SOURCE EXTRACT
◇ ◇ ◇ ◇

The saxophone is most commonly associated with popular music, big band music, jazz, and rock and roll, but it was originally intended as both an orchestral and military band instrument. Saxophone players are called saxophonists.
Unique in its origin as being invented for its particular sound, the saxophone is the result of its inventor's realization that there was no instrument that could produce a heavy reed sound with great power. He thus transformed a woodwind instrument into a more powerful woodwind device, enlarging the woodwind family and giving both composers and musicians a new musical apparatus for performance.
Adolphe Sax was a Belgian-born instrument-maker, flautist, and clarinetist working in Paris. He constructed saxophones in several sizes by the early 1840s, but he did not receive a patent for the instrument until June, 28 1846. The instrument was first officially revealed to the public in the presentation of his bass saxophone in C at an exhibition in Brussels in 1841. Sax also gave private showings to Parisian musicians in the early 1840s. He drew up plans for 14 different types of saxophones, but they were not all realized.
The precise inspiration for the instrument is unknown, but there is good evidence that the saxophone was created by fitting a clarinet mouthpiece to an ophicleide, a type of conical bore, brass-keyed bugle. (Sax built ophicleides, among other instruments, in the late 1830s).
Sax's intent was to invent an entirely new instrument in order to provide bands and orchestras with a bass sound to compliment the woodwind and brass sections. (Tubas began to appear around this time with a similar purpose.) Sax's instrument would be capable of a more refined performance than the ophicleide, but with enough power to be used outdoors. Sax intended to harness the finesse of the woodwind with the power of a brass instrument. For a long time, the saxophone was restricted to military bands and not used in orchestral groups, due in part to Sax's tendency to offend rival instrument manufacturers, resulting in prejudice toward the man and his instrument.
For the duration of the patent, only the Sax factory could legally manufacture or modify the instrument. However this, along with a number of other of Sax's patents, were routinely breached by his rivals. After the patent expired in 1866, various manufacturers introduced competing models and made modifications to Sax's original design.
The saxophone uses a single reed mouthpiece similar to that of a clarinet, but with a round or square evacuated inner chamber. It is considerably larger and has cork adjusting to the neck. The saxophone's body is effectively conical, giving it acoustic properties more akin to the oboe than to the clarinet. However, unlike the oboe, whose tube is a single cone, most saxophones have a distinctive curve at the bell. Straight soprano saxophones are more common than curved ones, and very few straight alto, and tenor saxophones have been made, as novelties. Straight baritone and C melody saxophones have occasionally been made as custom instruments, but were never production items. There is some debate among players as to whether the curve affects the tone or not.

◇ ◇ ◇ ◇

DATASET EXTRACT
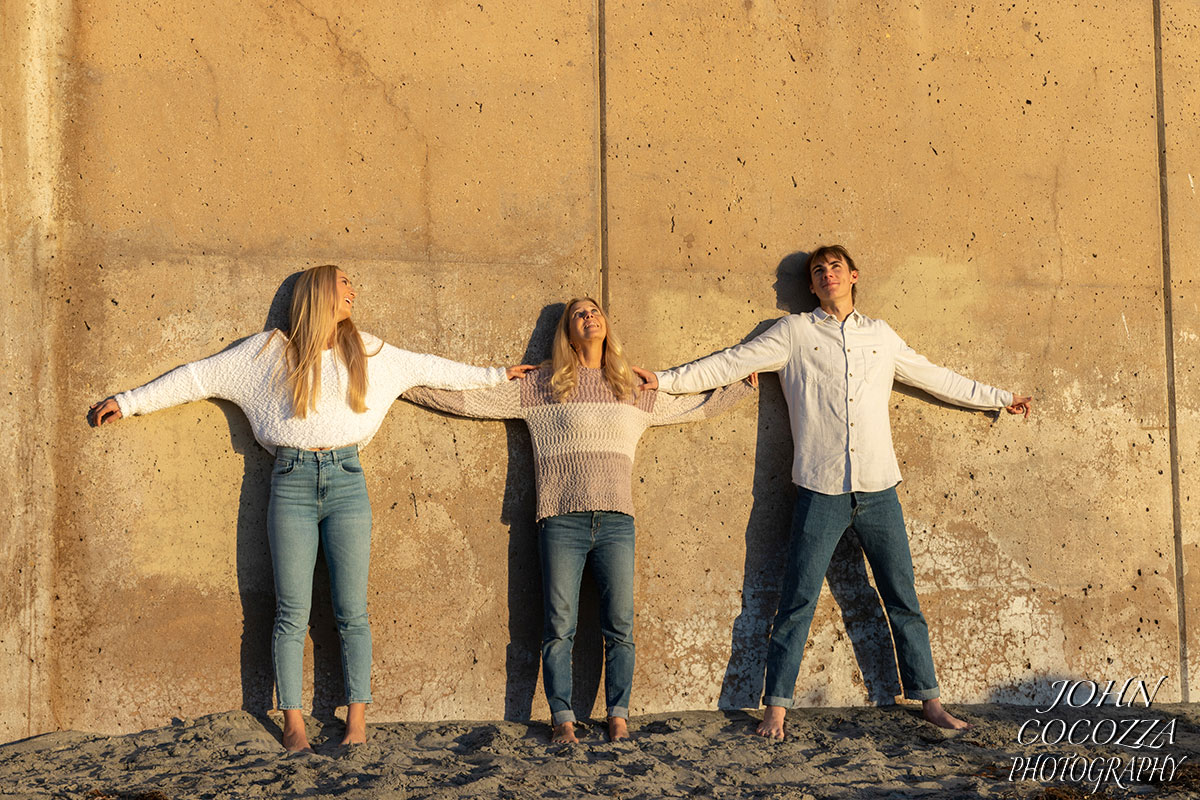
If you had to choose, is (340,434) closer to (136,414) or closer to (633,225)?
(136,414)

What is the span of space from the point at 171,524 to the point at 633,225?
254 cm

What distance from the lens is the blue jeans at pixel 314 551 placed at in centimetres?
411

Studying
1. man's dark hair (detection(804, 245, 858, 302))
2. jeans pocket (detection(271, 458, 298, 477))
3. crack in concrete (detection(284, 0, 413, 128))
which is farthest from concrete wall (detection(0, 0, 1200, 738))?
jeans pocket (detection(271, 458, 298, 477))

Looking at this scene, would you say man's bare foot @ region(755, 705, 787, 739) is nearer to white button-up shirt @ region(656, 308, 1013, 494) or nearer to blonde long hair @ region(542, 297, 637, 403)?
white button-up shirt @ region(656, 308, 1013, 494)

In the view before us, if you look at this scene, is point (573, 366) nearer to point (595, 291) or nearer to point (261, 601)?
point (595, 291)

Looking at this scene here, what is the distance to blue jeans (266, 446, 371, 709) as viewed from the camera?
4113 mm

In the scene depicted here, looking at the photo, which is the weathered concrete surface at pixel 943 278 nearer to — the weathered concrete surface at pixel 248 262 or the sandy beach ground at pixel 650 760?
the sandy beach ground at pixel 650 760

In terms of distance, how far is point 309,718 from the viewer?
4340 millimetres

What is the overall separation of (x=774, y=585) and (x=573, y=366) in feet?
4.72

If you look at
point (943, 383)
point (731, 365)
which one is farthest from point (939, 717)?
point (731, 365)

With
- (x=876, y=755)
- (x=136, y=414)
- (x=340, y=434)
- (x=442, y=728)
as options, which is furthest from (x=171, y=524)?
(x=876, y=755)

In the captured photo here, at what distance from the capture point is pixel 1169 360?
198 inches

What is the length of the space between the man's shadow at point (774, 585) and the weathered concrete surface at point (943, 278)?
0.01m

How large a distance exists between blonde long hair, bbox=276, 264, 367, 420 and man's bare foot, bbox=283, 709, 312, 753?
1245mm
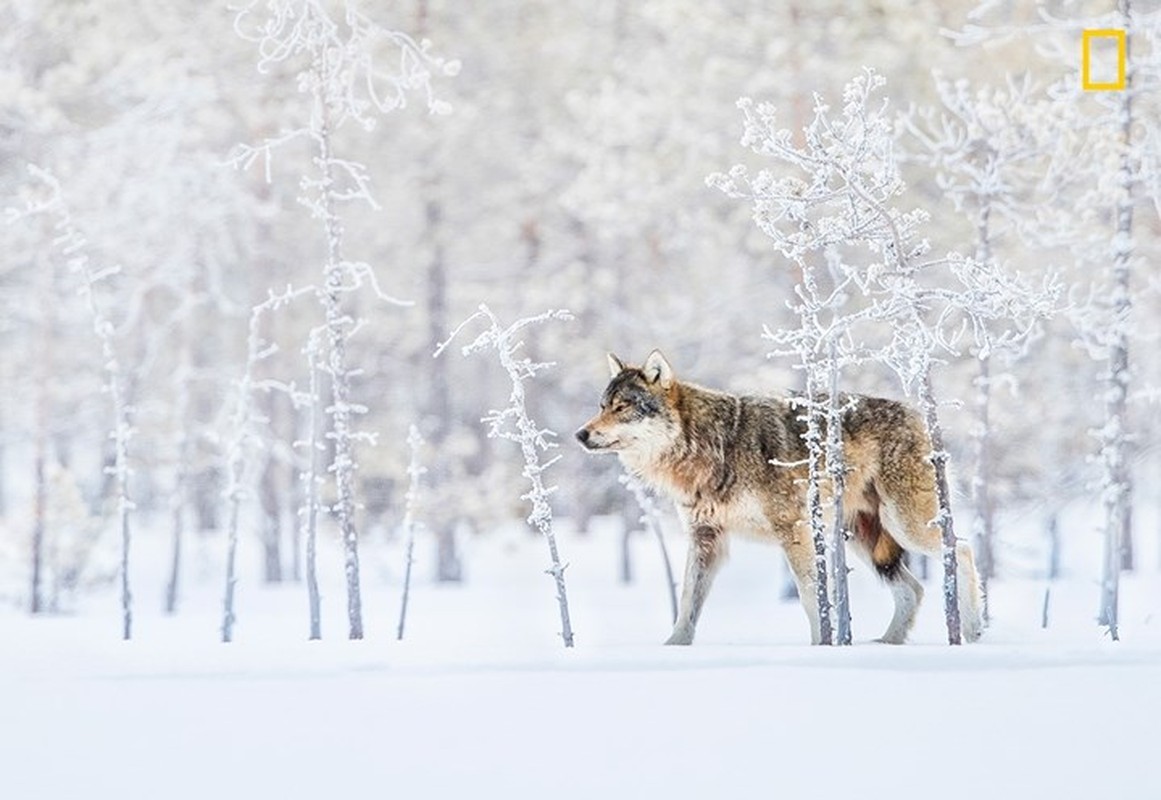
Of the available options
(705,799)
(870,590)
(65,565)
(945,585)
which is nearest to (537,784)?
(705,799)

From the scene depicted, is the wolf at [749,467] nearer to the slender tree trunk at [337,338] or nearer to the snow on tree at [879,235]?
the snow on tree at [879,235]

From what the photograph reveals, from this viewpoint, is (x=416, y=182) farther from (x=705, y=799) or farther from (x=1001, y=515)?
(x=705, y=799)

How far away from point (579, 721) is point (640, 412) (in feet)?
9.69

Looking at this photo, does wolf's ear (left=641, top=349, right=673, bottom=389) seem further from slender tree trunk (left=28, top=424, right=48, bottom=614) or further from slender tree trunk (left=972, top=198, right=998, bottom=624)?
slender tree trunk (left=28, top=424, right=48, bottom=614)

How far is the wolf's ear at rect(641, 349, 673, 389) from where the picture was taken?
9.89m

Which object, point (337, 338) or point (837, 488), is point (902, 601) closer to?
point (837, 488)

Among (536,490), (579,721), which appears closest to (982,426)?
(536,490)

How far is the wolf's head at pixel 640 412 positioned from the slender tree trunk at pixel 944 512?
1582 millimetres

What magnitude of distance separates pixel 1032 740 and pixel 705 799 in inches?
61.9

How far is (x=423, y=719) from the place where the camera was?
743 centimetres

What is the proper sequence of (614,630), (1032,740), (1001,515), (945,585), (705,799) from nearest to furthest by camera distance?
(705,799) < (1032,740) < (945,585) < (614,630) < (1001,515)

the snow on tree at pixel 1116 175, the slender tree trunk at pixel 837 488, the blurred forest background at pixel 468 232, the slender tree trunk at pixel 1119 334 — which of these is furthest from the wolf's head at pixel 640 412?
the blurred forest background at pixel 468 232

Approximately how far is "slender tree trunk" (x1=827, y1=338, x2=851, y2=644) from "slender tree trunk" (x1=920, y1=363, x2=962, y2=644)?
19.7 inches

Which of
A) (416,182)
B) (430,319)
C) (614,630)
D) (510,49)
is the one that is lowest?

◇ ◇ ◇ ◇

EXERCISE OBJECTIVE
Continue the passage on the saxophone from the point where it stops.

OUTPUT FOR THIS TASK
Saxophones produce different notes using a key system consisting of pads and tone holes. A saxophone has 21 to 23 keys, depending on whether it has a high F#, a high G, or a low A key. (Since 1970, the high F# key has become common among intermediate and professional level instruments, while the high G key is found on only a few modern sopranos.) When pressure is applied to a key it opens or closes one or more of the tone holes by lifting or lowering a pad. The pads, usually made of leather or an artificial material that acts as leather, cover tone holes and form an airtight seal, preventing any air from escaping. Depending on where this pad/tone hole combination is on the saxophone, it will raise or lower the pitch. Almost all woodwind instruments use the same idea to execute different notes, although the details of each instrument can differ greatly.
The saxophone was originally patented as two families, each consisting of seven instruments. The "orchestral" family consisted of instruments in the keys of C and F, and the "military band" family in E♭ and B♭. Each family consisted of sopranino, soprano, alto, tenor, baritone, bass and contrabass, although some of these were never made; Sax also planned—but never made—a subcontrabass (Bourdon) saxophone.
In music written since 1930, only the soprano in B♭, alto in E♭, tenor in B♭, and baritone in E♭ are in common use. These form the typical saxophone sections of concert bands, military bands, and big band jazz ensembles. The bass saxophone (in B♭) is occasionally used in band music (especially music by Percy Grainger).
The vast majority of band and big-band music calls only for E flat alto, B♭ tenor, and E♭ baritone instruments. A typical saxophone section in a concert band might consist of four to six altos, one to three tenors, and one or two baritones. A typical saxophone section in a jazz band consists of two altos, two tenors, and a baritone. Occasionally a band or jazz ensemble will perform a piece that calls for soprano saxophone. In this case it is common practice for one of the players from the alto section to switch to soprano for that piece.
Most saxophone players begin learning on the alto, branching out to tenor, soprano, or baritone after gaining competency. The alto saxophone is the most popular among classical composers and performers. Most classical saxophonists thus focus primarily on the alto. In jazz, alto and tenor are predominantly used by soloists. Many jazz saxophonists also play soprano on occasion, but most of them use it only as an auxiliary instrument.
The soprano saxophone has regained a degree of popularity over recent decades in jazz, pop, and rock contexts, beginning with the work of jazz saxophonist John Coltrane in the 1960s. A few bass, sopranino, and contrabass saxophones are still manufactured. These are mainly for collectors or novelty use, and are rarely heard; they are mostly relegated to large saxophone ensembles.
Most composers initially stayed away from composing for the saxophone due to their misunderstanding of the instrument. However, around the turn of the twentieth century, there was a renewed interest in commissioning compositions for the instrument. One prominent promoter was Elise Hall, a wealthy New England socialite who took up playing the saxophone to aid in her battles with asthma.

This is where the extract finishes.